One
thing Bay County officials don’t want for Christmas is oil on local
beaches. It has been eight months since BP’s Deepwater Horizon rig
exploded and four months since it was capped. But the county continues
to deal with the aftermath.
Mark Bowen, Chief of Emergency Services, said crews are finding oil
product along Bay County beaches every day. “It’s been averaging about a
half pound, a quarter of a pound every twenty-four hour period,” said
Bowen.
When a condominium owner reported what looked like oil behind her
property Thursday, Bowen had a hazardous material technician on the
scene within an hour. Initial tests indicated the material in this case
was not oil but Bowen said further tests will be conducted to make
sure.
Bowen said BP’s subcontractor continues to conduct daily sweeps from
the west end of the beach to St. Andrews State Park, and also searches
for oil on Mexico Beach.

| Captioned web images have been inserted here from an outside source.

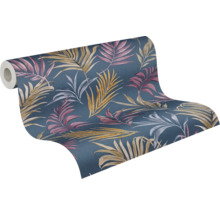 Tapetenrolle mit Blättermuster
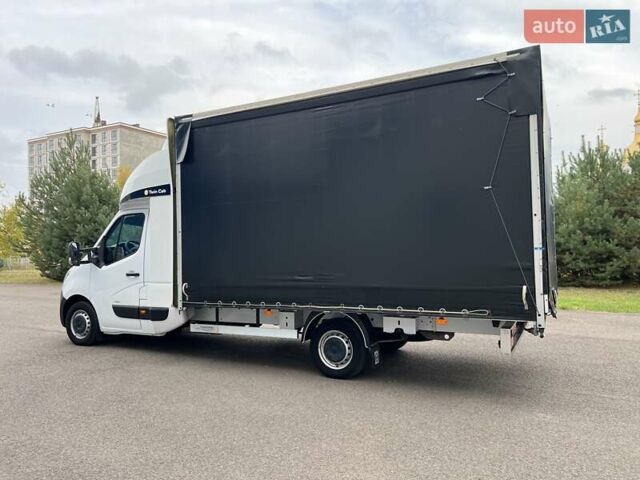 Білий Опель Movano, об'ємом двигуна 2.3 л та пробігом 342 тис. км за 18500 $, фото 6 на Automoto.ua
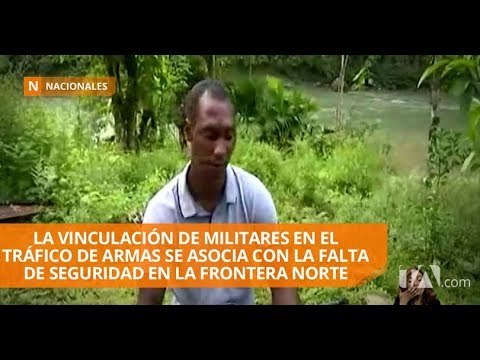Familias de periodistas asesinados se pronuncian sobre tráfico de armas - Teleamazonas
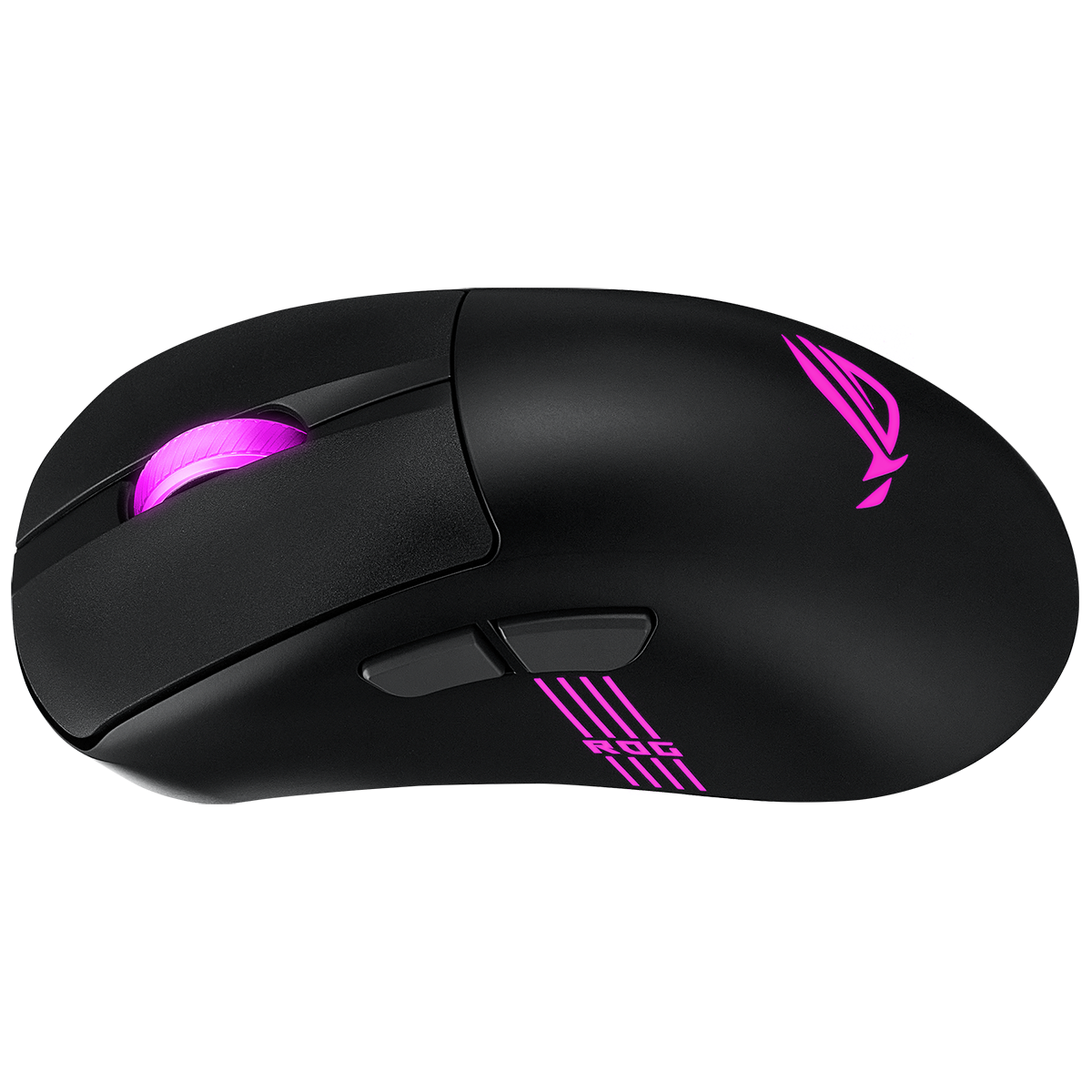 Мышь ASUS ROG KERIS II ORIGIN, 54g, Wired, 2.4GHz RF, Bluetooth 5.1, 42K DPI sensor, 5 Programmable Buttons, Black Мышь ASUS ROG KERIS II ORIGIN, 54g, Wired, 2.4GHz RF, Bluetooth 5.1, 42K DPI sensor, 5 Programmable Buttons, Black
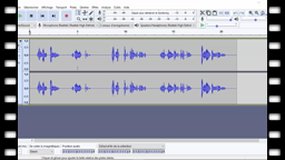 Audacity 3 - Importer un fichier de bruitages sur la piste audio existante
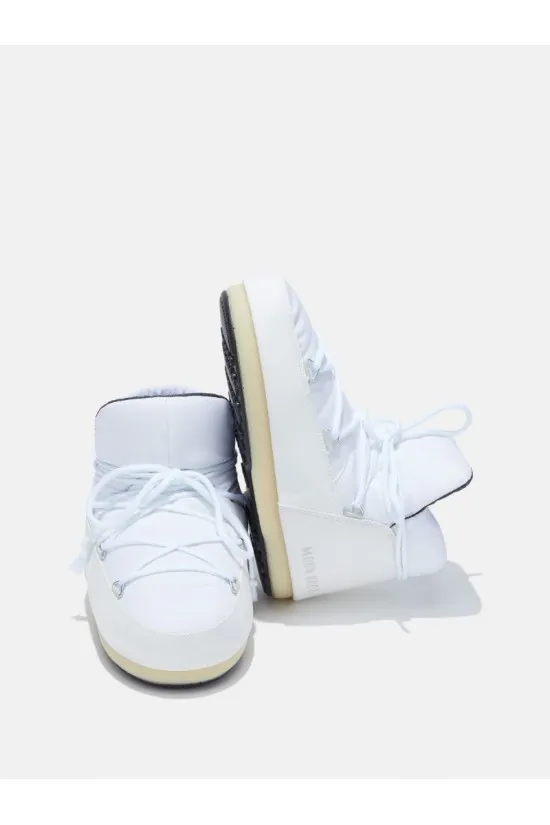 MOON BOOT PUMPS NYLON 146003 WHT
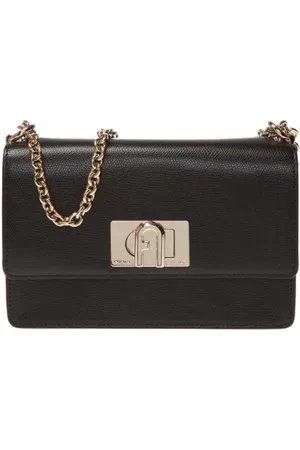 Furla Torebki, Kobieta, Czarny, ONE SIZE, Skóra, Torebka na ramię Are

Bowen said those efforts often go unnoticed.
“As long as BP can be out there and have that low profile but also
pick this product up… that keeps it from getting washed back out into
the surf and it’s just a good thing to do,” he said.
But the question remains: where did those millions of gallons of BP oil go?
“It could be floating around out there or it could be subsurface,” said Bowen, “...and it could make landfall on the beach.”
The National Response Center is the federal point of contact for
reporting oil and chemical spills, whether they’re related to the BP
incident or not. Bowen said he contacted the agency after learning of
Thursday’s report. Citizens can do the same by phone or internet.
“If somebody sees something they’re uncomfortable with, we want to
know about it [and] the Coast Guard wants to know about it,” said
Bowen. “Even if there’s a very small chance that it is oil, we want to
make absolutely a hundred percent sure that it’s not.”
Bowen said the amount of oil recovered from local beaches is
diminishing but the threat has not ended. The county has asked BP to
continue its search efforts… just in case.